Du coup, il recourt au vocabulaire de la vue : « tout ce que je vois d’aimable », « les autres beautés qui nous peuvent frapper les yeux », « je conserve des yeux pour voir le mérite de toutes ». On comprend mieux son indignation initiale : « qu’on n’ait plus d’yeux pour personne ». Ne plus pouvoir apprécier ni honorer la beauté est vécu comme une véritable mutilation.
Indissociable aussi de la jeunesse et de la nouveauté : « le cœur d’une jeune beauté », « l’innocente pudeur d’une âme qui a peine à rendre les armes » et bien sûr quelque objet nouveau ne vient réveiller nos désirs »…C’est là que l’on voit l’hédonisme de DJ ou si l’on préfère son libertinage.
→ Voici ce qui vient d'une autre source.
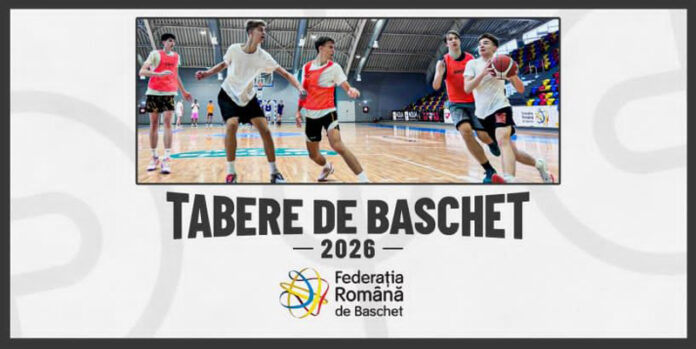 Luna iunie aduce noi tabere de baschet la Târgu Jiu
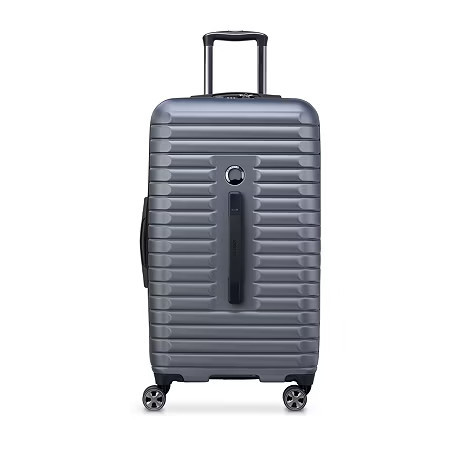 Delsey Paris Cruise 3.0 26" Hardside Trunk Spinner, One Size, Gray | JCPenney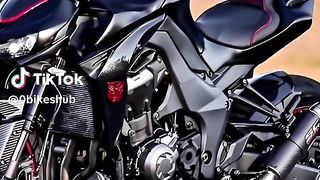 Black Tiger Bike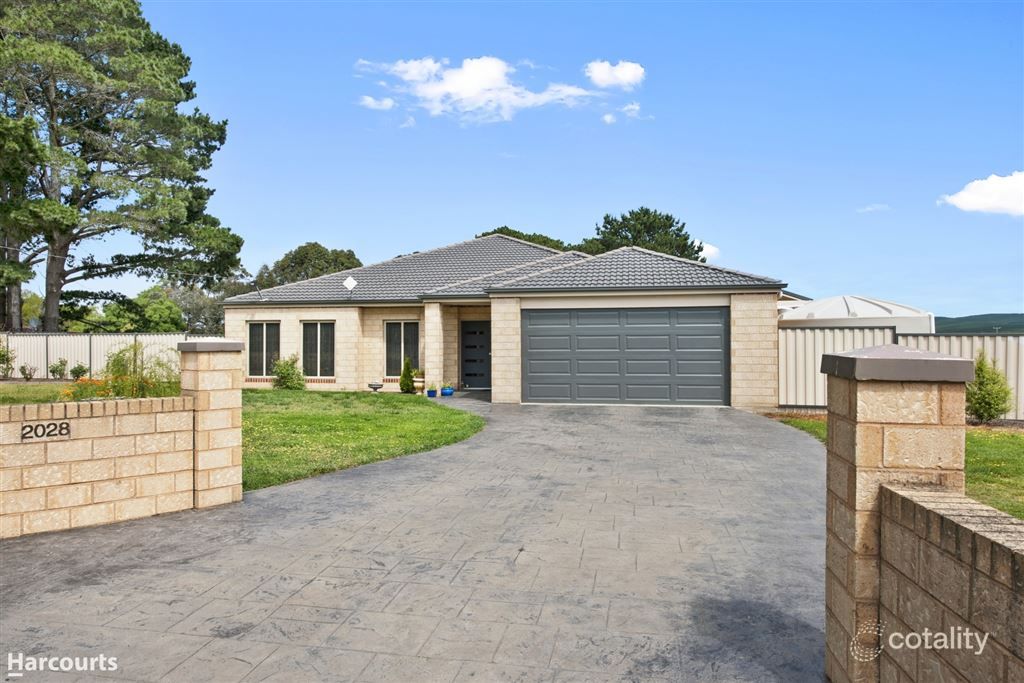 2028 Glenelg Hwy, Scarsdale, VIC 3351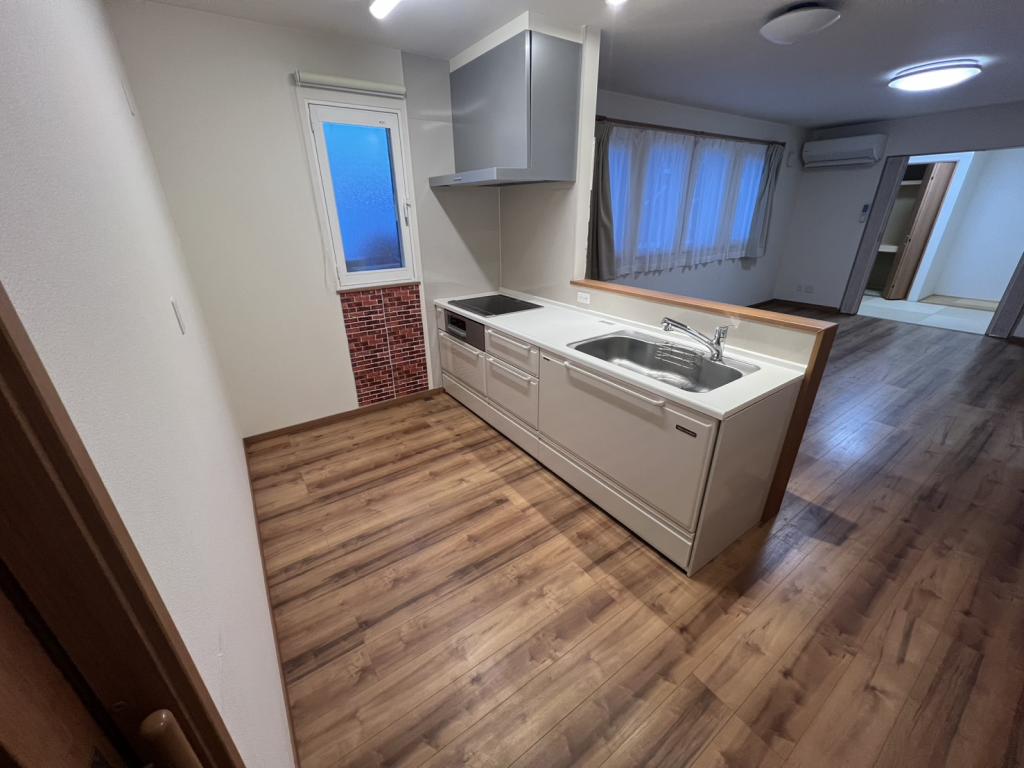 【写真更新】築6年◎　人気の平屋◎　柏林台中町＿平屋住宅 内観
Il séduit des créatures innocentes et les abandonne, avec les conséquences que l’on peut prévoir.

B) Plaisir et désir tout puissants.

Les mots « plaisir et « désirs » ou leurs équivalents, l’oxymoron « douce violence », « inclinations naissantes », « douceur extrême », « réveiller de nos désirs », « impétuosité de mes désirs » ; « tout le plaisir de l’amour », sont fréquents dans ses propos. Dj les associe au mot charme (« charmes inexplicables, charmes attrayants, le droit de nous charmer »). On voit que Dj mêle l’amour à l’un de ses attributs (le désir), et ainsi le pervertit par rapport aux normes sociales.
-Cette suprématie du désir est également souvent confondue avec le mot « cœur », siège habituel des sentiments : « je ne puis refuser mon cœur » « présenter à notre cœur », « je me sens un cœur à aimer toute la terre », et l’anacoluthe, « dès qu’un beau visage me le demande, si j’en avais dix-mille, je les donnerais tous » (il parle de son cœur). Outre l’anacoluthe, on notera l’hyperbole. Dans les deux cas il s‘agit d’excès, de démesure inhabituelle chez un simple mortel.
Enfin cette toute puissance du désir et de la recherche du plaisir exclut toute morale : « j’ai beau être engagé, l’amour que j’ai pour une belle n’engage point mon âme.. ». DJ s’arrange avec sa conscience dont il semble dépourvu.

Conclusion : Réponse problématique. Caractère oratoire de cette tirade impressionnante et réaction de Sganarele. Votre avis sur sa conception de l’amour.